Periodontal plastic surgery for root covering or gingival augmentation is effective in reducing gingival recession but the proportion of partial and complete root coverage shows marked variability both between and within surgical techniques (Roccuzzo et al. 2002). In orthodontic patients with or the risk of gingival recession, free, epithelialized or connective, rather than pedicle, grafts are recommended, as the resulting gain in gingival thickness is larger. According to the few articles published on the subject, the type of gingival attachment that develops on the grafted site is, to a limited extent, the connective tissue type in the most apical and lateral parts of the recession and the epithelial type on the major portion of the covered root (Wennstrom and Pini Prato 2003). Free epithelialized gingival grafts should be reserved for the lower anterior teeth, where the color match is not an issue while the connective tissue type can be used in both arches. Coronal migration of the gingival margin of the graft, known as creeping effect, is sometimes observed during the maturation period in young patients who have received the free epithelialized graft long before the initiation of the orthodontic treatment.
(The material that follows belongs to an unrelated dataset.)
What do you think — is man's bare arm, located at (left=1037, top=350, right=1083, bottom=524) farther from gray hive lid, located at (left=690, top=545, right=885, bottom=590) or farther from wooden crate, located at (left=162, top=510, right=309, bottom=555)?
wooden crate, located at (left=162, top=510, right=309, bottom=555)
It is worth emphasizing that with the use of superelastic archwires and self-ligating low-friction brackets, teeth can be moved orthodontically with truly light forces which are much more gentle on the periodontal support. This, in turn, may allow expansion and proclination of teeth without causing bone resorption (Handelman 1996) but with bone remodeling. Although there is no scientific evidence to support this claim, clinical experience indicates that larger dental movements can be implemented without risking the periodontal tissues.
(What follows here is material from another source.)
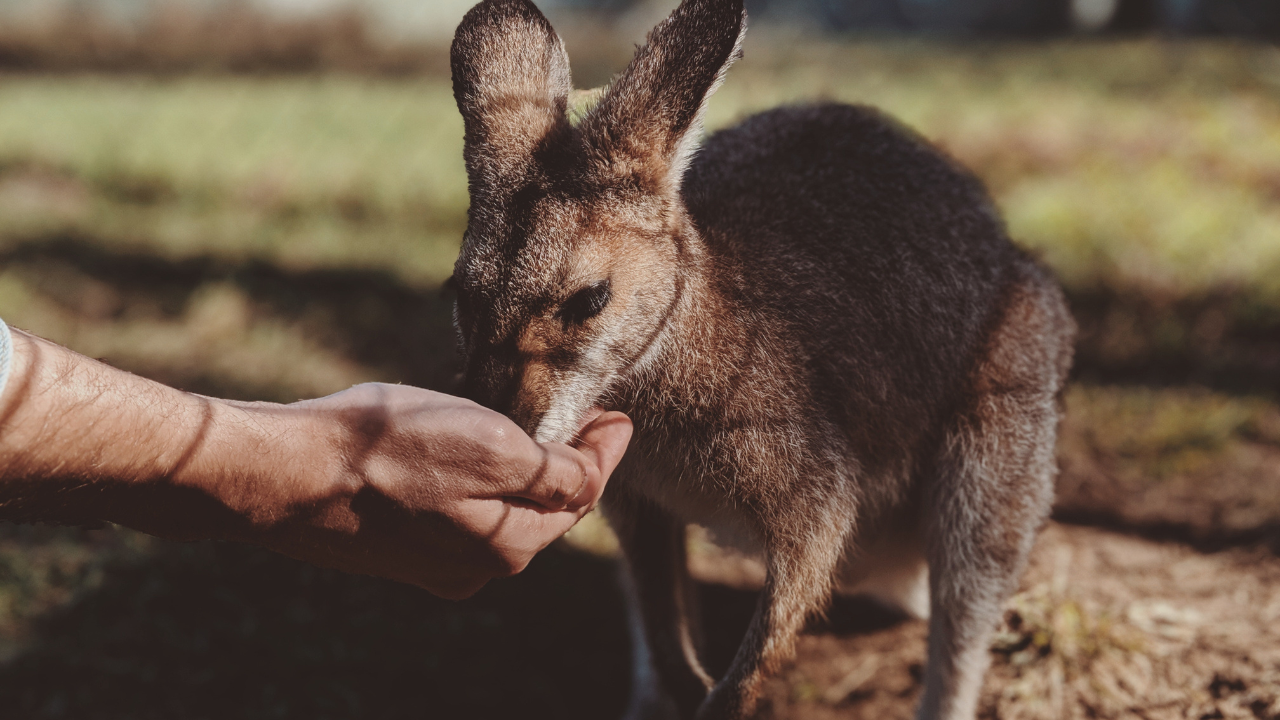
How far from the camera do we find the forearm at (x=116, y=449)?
1.69 metres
In adults the most commonly affected teeth are the upper and lower canines which are partially or completely blocked out of the dental arch, and crowded and labially positioned lower central incisors. In adults with recession, a gingival graft is most times placed before the orthodontic treatment is initiated (Figs. 12.1 and 12.2).
When aligning a blocked-out lower central incisor with an appropriate band of keratinized gingiva by marked proclination of the tooth, a gingival graft may or may not be indicated to prevent thinning out of the gingiva and thereafter gingival recession during or long after the orthodontic treatment (Figs. 12.3 and 12.4).
Progressive Spacing of Incisors
Etiology, Prevalence and Differential Diagnosis
In the periodontal literature, progressive spacing of the incisors is known as pathological tooth migration and defined as a change in tooth position resulting from disruption of the forces that maintain teeth in a normal position with reference to the skull (Chasens 1979).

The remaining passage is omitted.